Breast cancer is the leading cause of death in women. Epirubicin and cyclophosphamide (EC) is one of the chemotherapeutic regimens used for the treatment of breast cancer. We describe a case treated with EC regimen and who presented to us with symptoms suggestive of diabetes mellitus postchemotherapy. Absence of family history of diabetes and normal blood sugar level, prechemotherapy points toward drug-induced hyperglycemia. These chemotherapeutic agents capable of altering immune response and might act synergistically to cause immunological damage to the islets of pancreas which might precipitate diabetes mellitus. Causality analysis on Naranjo's scale indicates a possible association with regimen.

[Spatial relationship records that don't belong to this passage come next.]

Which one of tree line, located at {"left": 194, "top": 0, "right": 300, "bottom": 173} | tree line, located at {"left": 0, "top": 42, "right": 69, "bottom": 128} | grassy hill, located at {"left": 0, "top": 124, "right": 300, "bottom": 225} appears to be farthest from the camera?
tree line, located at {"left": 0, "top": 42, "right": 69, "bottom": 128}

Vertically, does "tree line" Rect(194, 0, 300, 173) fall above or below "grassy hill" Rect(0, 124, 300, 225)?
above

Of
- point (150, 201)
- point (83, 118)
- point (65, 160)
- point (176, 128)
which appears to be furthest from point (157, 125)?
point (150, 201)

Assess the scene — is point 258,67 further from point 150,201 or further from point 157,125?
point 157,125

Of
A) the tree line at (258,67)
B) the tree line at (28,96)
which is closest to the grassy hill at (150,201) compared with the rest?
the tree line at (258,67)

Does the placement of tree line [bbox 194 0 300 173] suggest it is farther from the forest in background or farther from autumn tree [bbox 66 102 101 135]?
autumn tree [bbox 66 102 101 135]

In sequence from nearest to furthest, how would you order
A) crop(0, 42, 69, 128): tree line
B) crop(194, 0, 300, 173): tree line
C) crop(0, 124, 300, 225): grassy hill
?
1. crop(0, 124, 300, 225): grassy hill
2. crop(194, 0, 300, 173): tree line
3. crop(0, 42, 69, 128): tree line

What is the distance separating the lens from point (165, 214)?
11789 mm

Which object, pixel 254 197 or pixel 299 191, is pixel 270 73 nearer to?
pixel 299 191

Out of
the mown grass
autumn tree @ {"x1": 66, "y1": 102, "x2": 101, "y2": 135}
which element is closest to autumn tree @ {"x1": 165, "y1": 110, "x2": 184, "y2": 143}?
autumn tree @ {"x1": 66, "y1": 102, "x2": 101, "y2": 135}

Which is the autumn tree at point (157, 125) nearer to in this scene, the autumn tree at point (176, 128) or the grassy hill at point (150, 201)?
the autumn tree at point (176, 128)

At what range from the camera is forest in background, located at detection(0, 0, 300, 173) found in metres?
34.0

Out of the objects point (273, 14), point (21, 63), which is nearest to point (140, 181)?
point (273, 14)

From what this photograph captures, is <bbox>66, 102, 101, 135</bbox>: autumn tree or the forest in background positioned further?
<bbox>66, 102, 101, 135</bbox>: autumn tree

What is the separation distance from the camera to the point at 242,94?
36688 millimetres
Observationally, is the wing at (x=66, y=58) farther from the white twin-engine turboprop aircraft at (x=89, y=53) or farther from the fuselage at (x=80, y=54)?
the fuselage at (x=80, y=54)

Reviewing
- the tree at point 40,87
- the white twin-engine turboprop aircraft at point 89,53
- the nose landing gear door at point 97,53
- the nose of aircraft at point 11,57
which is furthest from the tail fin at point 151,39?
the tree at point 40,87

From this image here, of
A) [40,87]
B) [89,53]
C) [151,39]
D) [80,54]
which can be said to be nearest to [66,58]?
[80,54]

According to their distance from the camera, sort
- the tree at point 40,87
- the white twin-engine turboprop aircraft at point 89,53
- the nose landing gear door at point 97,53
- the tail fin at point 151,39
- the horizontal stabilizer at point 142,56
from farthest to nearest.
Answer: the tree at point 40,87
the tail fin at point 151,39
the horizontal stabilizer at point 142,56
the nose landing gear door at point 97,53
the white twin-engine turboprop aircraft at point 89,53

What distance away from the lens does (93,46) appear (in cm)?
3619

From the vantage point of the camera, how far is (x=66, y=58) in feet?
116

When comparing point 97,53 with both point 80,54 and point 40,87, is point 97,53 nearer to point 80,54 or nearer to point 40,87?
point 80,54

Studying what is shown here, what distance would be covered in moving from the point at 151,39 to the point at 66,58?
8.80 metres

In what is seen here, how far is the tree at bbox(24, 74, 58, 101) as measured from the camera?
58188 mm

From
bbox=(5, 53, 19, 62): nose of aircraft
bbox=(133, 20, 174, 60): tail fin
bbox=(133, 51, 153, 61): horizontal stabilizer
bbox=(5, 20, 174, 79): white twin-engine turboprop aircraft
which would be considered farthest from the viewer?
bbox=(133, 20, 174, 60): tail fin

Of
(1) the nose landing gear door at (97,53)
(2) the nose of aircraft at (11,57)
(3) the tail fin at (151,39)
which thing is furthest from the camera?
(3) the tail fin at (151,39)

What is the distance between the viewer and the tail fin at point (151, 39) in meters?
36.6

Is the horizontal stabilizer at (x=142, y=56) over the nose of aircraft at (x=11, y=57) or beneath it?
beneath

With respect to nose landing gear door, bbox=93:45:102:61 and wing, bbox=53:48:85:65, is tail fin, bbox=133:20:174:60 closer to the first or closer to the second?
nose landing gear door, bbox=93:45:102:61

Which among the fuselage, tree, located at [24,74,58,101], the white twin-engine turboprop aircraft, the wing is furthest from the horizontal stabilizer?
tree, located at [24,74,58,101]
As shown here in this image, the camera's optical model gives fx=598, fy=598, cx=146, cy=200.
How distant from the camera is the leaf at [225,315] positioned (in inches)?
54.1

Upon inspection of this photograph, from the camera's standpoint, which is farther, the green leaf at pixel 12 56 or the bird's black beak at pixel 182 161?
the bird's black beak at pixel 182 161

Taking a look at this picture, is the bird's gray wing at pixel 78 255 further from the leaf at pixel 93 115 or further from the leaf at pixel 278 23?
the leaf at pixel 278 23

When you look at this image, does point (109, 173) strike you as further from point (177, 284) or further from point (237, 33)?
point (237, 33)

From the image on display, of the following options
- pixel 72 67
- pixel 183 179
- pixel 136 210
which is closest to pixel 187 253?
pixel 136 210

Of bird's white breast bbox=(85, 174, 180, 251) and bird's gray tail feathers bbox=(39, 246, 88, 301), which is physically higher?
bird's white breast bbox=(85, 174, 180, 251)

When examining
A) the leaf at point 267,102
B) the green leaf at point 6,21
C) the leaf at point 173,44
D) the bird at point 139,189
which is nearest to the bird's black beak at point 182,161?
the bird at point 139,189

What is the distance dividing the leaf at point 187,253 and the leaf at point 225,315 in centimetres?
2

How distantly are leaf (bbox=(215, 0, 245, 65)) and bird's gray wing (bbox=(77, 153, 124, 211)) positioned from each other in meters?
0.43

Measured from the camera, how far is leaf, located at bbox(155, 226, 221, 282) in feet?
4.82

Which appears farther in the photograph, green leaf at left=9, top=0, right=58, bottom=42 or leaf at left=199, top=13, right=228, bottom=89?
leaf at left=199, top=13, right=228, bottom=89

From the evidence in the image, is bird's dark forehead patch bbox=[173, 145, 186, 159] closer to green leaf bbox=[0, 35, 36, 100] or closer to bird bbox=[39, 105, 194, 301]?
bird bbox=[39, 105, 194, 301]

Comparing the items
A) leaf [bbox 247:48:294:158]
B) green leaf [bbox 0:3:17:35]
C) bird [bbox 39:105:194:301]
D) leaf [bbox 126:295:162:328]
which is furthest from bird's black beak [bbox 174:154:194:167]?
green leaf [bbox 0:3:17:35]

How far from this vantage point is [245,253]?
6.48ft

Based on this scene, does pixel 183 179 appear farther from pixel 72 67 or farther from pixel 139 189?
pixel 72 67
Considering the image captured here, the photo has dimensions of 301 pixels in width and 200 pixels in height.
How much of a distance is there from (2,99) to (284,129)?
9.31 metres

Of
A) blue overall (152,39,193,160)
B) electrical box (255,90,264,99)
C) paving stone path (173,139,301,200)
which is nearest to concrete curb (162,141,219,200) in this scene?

Keywords: Cyclophosphamide, diabetes mellitus, epirubicin, hyperglycemia


How to cite this article:
Sharma PK, Misra AK, Singh V, Gupta A, Saroha S, Singh S. Cyclophosphamide and epirubicin-induced diabetes mellitus in breast cancer: A rare occurrence. J Pharmacol Pharmacother 2016;7:146-8

How to cite this URL:
Sharma PK, Misra AK, Singh V, Gupta A, Saroha S, Singh S. Cyclophosphamide and epirubicin-induced diabetes mellitus in breast cancer: A rare occurrence. J Pharmacol Pharmacother [serial online] 2016 [cited 2019 Jul 18];7:146-8. Available from: http://www.jpharmacol.com/text.asp?2016/7/3/146/189684


   Introduction Top


Breast cancer is one of the leading cancers and causes of mortality in women. [1] It affects about 12% of women worldwide and 21% in Indian women. [1],[2] Chemotherapeutic agents play a major role as adjuvant therapy in the treatment of breast cancer. [3] Chemotherapeutics acts by interfering with DNA synthesis of the metastatic cells and kill them. [4],[5] These agents in addition to the cytotoxic effects on the metastatic cells also bring adverse effects in the form of interference with metabolic phenomena in the body. The commonly used chemotherapeutic agents in breast cancer are doxorubicin, cyclophosphamide (CY), paclitaxel, docetaxel, 5-fluorouracil, epirubicin, methotrexate, trastuzumab, pertuzumab, and carboplatin. [6] The chemotherapeutic agents used, epirubicin and cyclophosphamide (EC) may potentially alter immune system by reducing a number of helper T-cells and an increase in the cytotoxic T-cells number. Such alteration in immune response may probably have destructive effects on the beta cells which can be irreversible and thus leads to persistence of hyperglycemia.


   Case report Top


The present case, a 51-year-old postmenopausal female, weighing 56 kg with diagnosis of ductal invasive carcinoma of the right breast presented to us postsurgery and chemotherapy. She was being treated with oral anastrozole 1 mg and oral calcium 500 mg once a day for the past 3 months. The diagnosis of the malignancy was confirmed in the month of June 2015 for which she underwent modified radical mastectomy in July 2015. Postsurgery, she received four cycles of chemotherapy (EC regimen) with injection epirubicin 16 mg and injection CY 1 g once daily for consecutive 21 days. After completion of 4 cycles of chemotherapy, she had complaints of backache for the past 1 month, fever with productive cough since 4-5 days, and vomiting since 2 days. For her complaint, she visited a private practitioner in her locality, and her routine blood and urine investigation were done. On investigation, her random blood sugar (RBS) was found to be 338 mg/dL and postprandial blood glucose (PPBG) was 325.5 mg/dL. HbA1c was 12.4 and urine sugar was 3+. Liver function test (LFT) revealed raised values for serum glutamic-pyruvic transaminase (SGPT) (186 IU/L) and alkaline phosphatase (201 IU/L). Her complete blood count and ultrasonography abdomen were within normal limits. She was prescribed some medications, which she did not take. The following day, she presented with same complaint in the outpatient Department of Medicine, All India Institute of Medical Sciences, Jodhpur.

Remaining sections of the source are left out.